In the lexica of the project, each entry consists of three fields: the word-form, its lemma and its morphosyntactic description. The lexica provide at least 15.000 lemmas for each language, and cover the corpus of the MULTEXT-East project. Except for Estonian and Hungarian, where this is not possible due to the nature of the languages, all the possible word-forms of the lemmas are included in the lexica.
Both volumes of the CD ROM also contain a variety of software tools. These are either in the public domain, or have been produced by the project partners. Included is a full SGML environment, comprising a SGML-mode for the well known editor emacs, a SGML parser, and DTDs (TEI/TEI Lite/CES), together with some basic SGML aware tools (lexical statistics, dictionary look-up etc.). Other tools, namely aligners, taggers and concordancing systems are also provided.

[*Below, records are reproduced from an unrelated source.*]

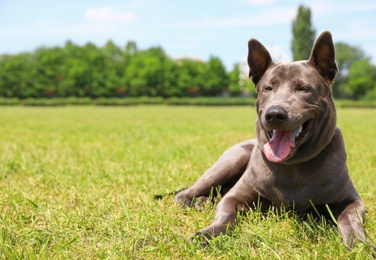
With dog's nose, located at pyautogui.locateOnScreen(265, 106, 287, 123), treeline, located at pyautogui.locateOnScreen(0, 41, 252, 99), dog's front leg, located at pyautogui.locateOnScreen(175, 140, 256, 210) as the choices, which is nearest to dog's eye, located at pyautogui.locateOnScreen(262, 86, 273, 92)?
dog's nose, located at pyautogui.locateOnScreen(265, 106, 287, 123)

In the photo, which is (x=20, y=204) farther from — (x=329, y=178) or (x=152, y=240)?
(x=329, y=178)

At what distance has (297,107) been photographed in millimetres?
3102

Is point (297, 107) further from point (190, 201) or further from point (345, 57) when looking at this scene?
point (345, 57)

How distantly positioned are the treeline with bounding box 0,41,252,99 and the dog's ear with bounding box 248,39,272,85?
5964 centimetres

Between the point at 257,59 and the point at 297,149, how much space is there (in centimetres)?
85

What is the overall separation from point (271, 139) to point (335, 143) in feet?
1.92

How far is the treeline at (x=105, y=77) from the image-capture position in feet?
204

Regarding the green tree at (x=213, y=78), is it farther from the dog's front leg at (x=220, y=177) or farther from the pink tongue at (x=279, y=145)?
the pink tongue at (x=279, y=145)

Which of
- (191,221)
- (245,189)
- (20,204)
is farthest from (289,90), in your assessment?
(20,204)

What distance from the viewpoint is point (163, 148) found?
26.3ft

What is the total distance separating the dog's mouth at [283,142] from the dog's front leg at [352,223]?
1.98 ft

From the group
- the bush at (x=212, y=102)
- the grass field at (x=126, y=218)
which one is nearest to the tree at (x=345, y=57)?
the bush at (x=212, y=102)

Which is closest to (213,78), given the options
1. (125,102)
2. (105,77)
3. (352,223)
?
(105,77)

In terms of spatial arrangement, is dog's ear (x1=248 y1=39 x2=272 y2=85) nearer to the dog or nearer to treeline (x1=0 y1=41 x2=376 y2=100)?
the dog
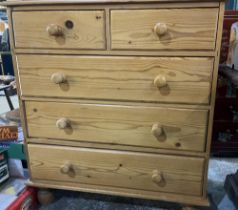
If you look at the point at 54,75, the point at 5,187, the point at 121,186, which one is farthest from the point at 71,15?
the point at 5,187

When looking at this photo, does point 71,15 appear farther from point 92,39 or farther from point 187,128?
point 187,128

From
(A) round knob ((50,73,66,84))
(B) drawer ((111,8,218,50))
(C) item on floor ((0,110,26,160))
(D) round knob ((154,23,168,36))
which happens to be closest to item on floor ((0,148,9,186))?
(C) item on floor ((0,110,26,160))

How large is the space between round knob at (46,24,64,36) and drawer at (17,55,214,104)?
86 mm

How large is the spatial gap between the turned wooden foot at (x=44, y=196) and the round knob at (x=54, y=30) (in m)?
0.70

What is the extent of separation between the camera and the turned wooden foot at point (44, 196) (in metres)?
1.18

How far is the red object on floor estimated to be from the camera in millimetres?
1049

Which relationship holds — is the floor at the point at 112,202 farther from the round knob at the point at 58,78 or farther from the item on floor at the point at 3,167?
the round knob at the point at 58,78

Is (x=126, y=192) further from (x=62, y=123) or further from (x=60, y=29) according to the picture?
(x=60, y=29)

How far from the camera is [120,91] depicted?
3.09 feet

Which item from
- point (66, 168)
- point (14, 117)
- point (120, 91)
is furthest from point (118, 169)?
point (14, 117)

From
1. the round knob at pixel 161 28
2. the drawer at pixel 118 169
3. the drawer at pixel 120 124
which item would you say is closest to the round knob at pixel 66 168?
the drawer at pixel 118 169

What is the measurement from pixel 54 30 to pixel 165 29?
0.38 metres

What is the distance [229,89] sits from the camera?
4.87ft

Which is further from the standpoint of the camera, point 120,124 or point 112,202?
point 112,202
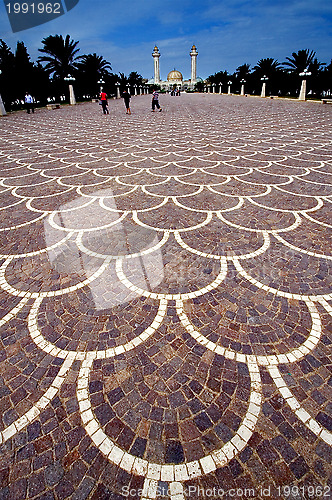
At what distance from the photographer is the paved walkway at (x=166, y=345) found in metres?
1.81

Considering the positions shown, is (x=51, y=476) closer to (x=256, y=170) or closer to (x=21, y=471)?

Although the nature of the TELRI and MULTEXT-East resources are clearly specific, the work has more wide-ranging consequences. The CD ROM provides standardised resources for over 20 languages, and tools to produce further, compatible resources, or exploit the ones already provided. Its possible applications are thus numerous. It could provide data for lexical studies, in particular those of translation equivalents; for teaching language or translators; or serve as learning data for taggers, aligners, tokenisers, and similar trainable programs. Aligned language pairings are provided which would otherwise be virtually impossible to find. The CD ROM uses HTML to structure its contents and provide documentation on the resources. These pages include external HTTP links, pointing to useful environments and documentation. The CD ROM can thus also serve as a 'primer' for language engineering applications, being especially useful for sites with poor Internet connections. Another important result, though less tangible, lies in the sharing of knowledge and expertise throughout the work. Institutes, indeed countries, with little or no experience in the Language Engineering field have gained expertise in corpus selection, collection, encoding and manipulation. This expertise is now being used to produce new corpora and to encode existing corpus material.